I picked up the phone again and called Beverly Ethridge. The line was busy. I broke the connection and tried Huysendahl’s office. He was out to lunch. I waited a few minutes and tried the Ethridge number again, and it was still busy. I stretched out on the bed and closed my eyes, and the phone rang.

“Mr. Scudder? My name is Stacy Prager.” A young and earnest voice. “I’m sorry I haven’t been in. After I called last night I wound up taking the train so I could be with my mother.”

“I just got your message a few minutes ago.”

“I see. Well, would it be possible for me to talk with you? I’m at Grand Central, I could come to your hotel or meet you wherever you say.”

“I’m not sure how I could help you.”

There was a pause. Then she said, “Maybe you can’t. I don’t know. But you were the last person to see my father alive, and I—”

“I didn’t even see him yesterday, Miss Prager. I was waiting to see him at the time it happened.”

“Yes, that’s right. But the thing is… listen, I’d really like to meet with you, if that’s all right.”

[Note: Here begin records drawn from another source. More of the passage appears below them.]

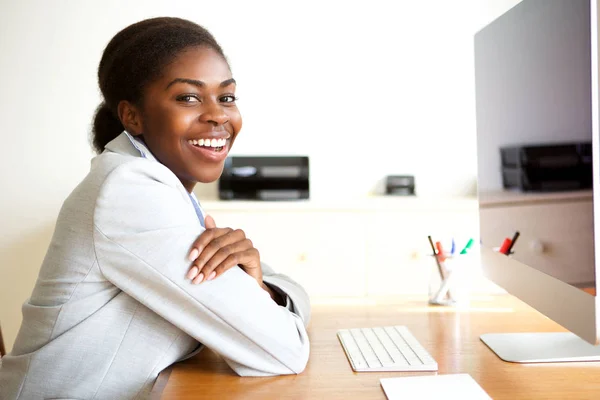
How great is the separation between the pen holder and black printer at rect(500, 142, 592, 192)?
0.30 meters

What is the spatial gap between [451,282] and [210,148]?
26.6 inches

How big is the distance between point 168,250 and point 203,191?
2.28 m

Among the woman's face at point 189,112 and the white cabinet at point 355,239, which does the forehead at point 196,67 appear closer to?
the woman's face at point 189,112

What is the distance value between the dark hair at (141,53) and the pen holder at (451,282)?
74 centimetres

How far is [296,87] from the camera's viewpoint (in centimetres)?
343

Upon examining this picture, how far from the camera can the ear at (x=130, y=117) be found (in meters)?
1.42

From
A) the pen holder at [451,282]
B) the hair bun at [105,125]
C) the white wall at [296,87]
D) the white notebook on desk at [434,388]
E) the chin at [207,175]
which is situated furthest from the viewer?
the white wall at [296,87]

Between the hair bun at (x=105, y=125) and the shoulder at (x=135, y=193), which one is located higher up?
the hair bun at (x=105, y=125)

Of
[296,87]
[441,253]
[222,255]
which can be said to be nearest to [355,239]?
[296,87]

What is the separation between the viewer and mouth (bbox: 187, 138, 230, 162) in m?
1.43

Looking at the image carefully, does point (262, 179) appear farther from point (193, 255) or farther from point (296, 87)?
point (193, 255)

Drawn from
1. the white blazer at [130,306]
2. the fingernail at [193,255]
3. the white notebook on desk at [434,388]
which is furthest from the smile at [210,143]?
the white notebook on desk at [434,388]

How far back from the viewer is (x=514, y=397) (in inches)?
41.9

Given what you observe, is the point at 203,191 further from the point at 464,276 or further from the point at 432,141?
the point at 464,276
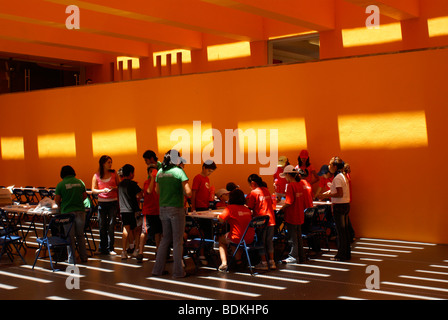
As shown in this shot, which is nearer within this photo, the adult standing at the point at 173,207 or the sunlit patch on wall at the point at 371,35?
the adult standing at the point at 173,207

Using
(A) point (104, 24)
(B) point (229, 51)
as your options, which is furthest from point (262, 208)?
(B) point (229, 51)

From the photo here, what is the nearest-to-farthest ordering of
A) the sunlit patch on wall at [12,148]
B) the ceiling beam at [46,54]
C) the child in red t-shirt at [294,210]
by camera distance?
the child in red t-shirt at [294,210]
the ceiling beam at [46,54]
the sunlit patch on wall at [12,148]

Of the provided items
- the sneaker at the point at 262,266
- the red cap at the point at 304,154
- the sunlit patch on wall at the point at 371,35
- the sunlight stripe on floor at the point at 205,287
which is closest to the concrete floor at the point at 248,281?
the sunlight stripe on floor at the point at 205,287

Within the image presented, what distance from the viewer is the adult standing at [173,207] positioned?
Result: 282 inches

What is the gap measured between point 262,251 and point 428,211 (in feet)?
10.7

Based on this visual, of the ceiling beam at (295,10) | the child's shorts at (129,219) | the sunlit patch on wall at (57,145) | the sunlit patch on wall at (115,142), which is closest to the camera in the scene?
the child's shorts at (129,219)

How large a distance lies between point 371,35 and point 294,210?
192 inches

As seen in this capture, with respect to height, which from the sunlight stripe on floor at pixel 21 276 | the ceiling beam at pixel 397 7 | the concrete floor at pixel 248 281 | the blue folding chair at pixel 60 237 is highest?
the ceiling beam at pixel 397 7

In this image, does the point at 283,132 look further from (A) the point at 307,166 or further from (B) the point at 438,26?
(B) the point at 438,26

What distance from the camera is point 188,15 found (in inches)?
447

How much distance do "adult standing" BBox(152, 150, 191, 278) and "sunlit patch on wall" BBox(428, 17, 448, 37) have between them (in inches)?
228

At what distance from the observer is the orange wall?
9.45 metres

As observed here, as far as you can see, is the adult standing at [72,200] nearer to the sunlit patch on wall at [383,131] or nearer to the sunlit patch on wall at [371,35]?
the sunlit patch on wall at [383,131]

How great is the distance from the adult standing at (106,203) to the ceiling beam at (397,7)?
184 inches
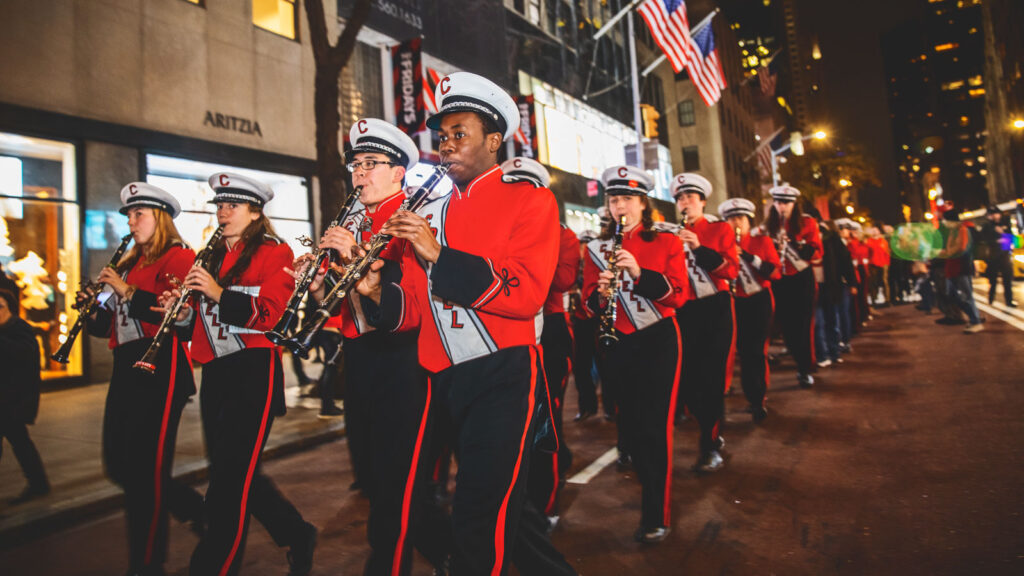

“If there’s anything I could help you with over the telephone—”

“Couldn’t I meet you?”

I asked her if she knew where my hotel was. She said she did, and that she could be there in ten or twenty minutes and she would phone me from the lobby. I hung up and wondered how she had known how to reach me. I’m not in the telephone book. And I wondered if she’d known about Spinner Jablon, and if she’d known about me. If the Marlboro man was her boyfriend, and if she’d been in on the planning…

If so, it was logical to believe that she’d hold me responsible for her father’s death. I couldn’t even argue the point — I felt responsible myself. But I couldn’t really believe she’d have a cute little gun in her handbag. I’d ragged Heaney about watching television. I don’t watch all that much television myself.